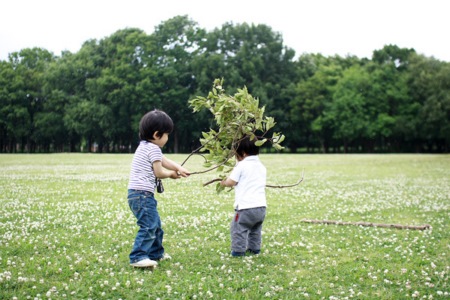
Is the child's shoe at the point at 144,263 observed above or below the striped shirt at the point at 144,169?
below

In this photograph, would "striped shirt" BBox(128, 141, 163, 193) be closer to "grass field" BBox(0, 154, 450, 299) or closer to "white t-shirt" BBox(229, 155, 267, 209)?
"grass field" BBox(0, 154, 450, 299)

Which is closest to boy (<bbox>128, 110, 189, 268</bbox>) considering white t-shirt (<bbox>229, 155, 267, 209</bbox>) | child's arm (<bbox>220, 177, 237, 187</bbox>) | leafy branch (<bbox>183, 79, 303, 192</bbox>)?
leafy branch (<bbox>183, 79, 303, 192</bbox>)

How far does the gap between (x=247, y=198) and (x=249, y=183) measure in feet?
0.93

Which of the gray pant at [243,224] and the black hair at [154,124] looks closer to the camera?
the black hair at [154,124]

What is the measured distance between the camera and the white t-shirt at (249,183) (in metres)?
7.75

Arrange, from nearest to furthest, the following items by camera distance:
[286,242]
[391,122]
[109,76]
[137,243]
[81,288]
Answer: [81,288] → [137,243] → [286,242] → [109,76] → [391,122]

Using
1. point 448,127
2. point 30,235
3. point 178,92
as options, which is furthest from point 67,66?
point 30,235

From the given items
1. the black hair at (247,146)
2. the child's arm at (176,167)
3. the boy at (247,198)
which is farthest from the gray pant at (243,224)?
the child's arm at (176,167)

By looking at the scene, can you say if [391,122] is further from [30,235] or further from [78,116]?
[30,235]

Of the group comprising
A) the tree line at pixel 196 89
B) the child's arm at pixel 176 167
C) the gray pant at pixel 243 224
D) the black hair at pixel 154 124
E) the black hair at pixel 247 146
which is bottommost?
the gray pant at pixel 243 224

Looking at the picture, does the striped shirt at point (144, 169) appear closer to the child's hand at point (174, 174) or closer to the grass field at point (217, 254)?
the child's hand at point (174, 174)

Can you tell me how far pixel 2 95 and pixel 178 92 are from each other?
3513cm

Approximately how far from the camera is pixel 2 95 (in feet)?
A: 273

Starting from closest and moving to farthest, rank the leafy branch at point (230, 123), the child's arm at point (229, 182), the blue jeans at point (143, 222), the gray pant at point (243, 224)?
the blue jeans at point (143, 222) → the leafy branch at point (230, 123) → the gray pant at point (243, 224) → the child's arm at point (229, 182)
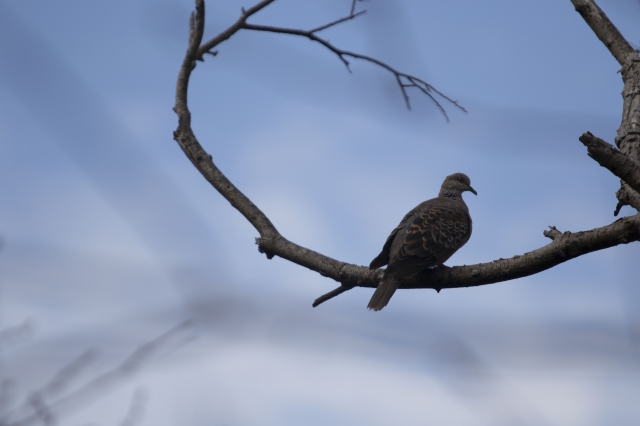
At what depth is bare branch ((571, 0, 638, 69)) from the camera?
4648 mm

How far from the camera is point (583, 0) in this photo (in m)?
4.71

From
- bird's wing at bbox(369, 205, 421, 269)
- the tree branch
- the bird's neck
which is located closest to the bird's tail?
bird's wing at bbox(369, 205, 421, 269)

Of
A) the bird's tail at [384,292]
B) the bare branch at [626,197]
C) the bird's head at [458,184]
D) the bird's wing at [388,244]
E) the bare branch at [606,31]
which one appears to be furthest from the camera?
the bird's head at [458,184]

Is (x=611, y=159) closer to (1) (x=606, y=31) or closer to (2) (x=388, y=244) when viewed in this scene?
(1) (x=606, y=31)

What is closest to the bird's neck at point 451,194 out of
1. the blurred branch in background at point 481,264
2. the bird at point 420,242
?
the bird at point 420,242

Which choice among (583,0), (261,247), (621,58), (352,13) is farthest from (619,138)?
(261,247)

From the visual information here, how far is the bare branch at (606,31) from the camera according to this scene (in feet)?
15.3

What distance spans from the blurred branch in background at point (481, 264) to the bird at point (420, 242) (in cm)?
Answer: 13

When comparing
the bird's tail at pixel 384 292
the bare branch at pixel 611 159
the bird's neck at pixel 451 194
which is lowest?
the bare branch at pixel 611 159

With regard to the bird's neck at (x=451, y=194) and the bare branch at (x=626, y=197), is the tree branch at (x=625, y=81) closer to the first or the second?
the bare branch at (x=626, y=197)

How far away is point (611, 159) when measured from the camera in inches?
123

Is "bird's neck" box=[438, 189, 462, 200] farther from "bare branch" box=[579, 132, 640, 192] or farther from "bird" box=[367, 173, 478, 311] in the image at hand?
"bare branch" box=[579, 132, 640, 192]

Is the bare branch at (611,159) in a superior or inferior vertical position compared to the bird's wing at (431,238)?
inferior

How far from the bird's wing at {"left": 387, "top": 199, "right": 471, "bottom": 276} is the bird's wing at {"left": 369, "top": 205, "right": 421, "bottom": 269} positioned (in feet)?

· · · · · · ·

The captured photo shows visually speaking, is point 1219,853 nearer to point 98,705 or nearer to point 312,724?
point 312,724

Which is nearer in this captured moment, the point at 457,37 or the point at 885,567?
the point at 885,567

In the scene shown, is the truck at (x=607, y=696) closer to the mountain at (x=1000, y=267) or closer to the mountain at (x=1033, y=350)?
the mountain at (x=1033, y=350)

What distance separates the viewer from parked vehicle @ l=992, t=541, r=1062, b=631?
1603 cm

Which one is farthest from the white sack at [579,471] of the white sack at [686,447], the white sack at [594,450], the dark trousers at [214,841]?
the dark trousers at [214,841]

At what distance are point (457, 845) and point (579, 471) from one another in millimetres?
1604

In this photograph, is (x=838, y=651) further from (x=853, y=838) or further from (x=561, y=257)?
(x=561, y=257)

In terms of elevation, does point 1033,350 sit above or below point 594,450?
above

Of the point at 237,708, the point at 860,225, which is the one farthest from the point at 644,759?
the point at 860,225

· · · · · · ·

TASK DESCRIPTION:
Pick out every line of the entries above that contains the word "background", and copy each such line. The match is case-sensitive.

ANSWER:
1. the blurred branch in background at point 481,264
What distance spans from the blurred branch in background at point (481, 264) to the bird at point (420, 242) (in cm)?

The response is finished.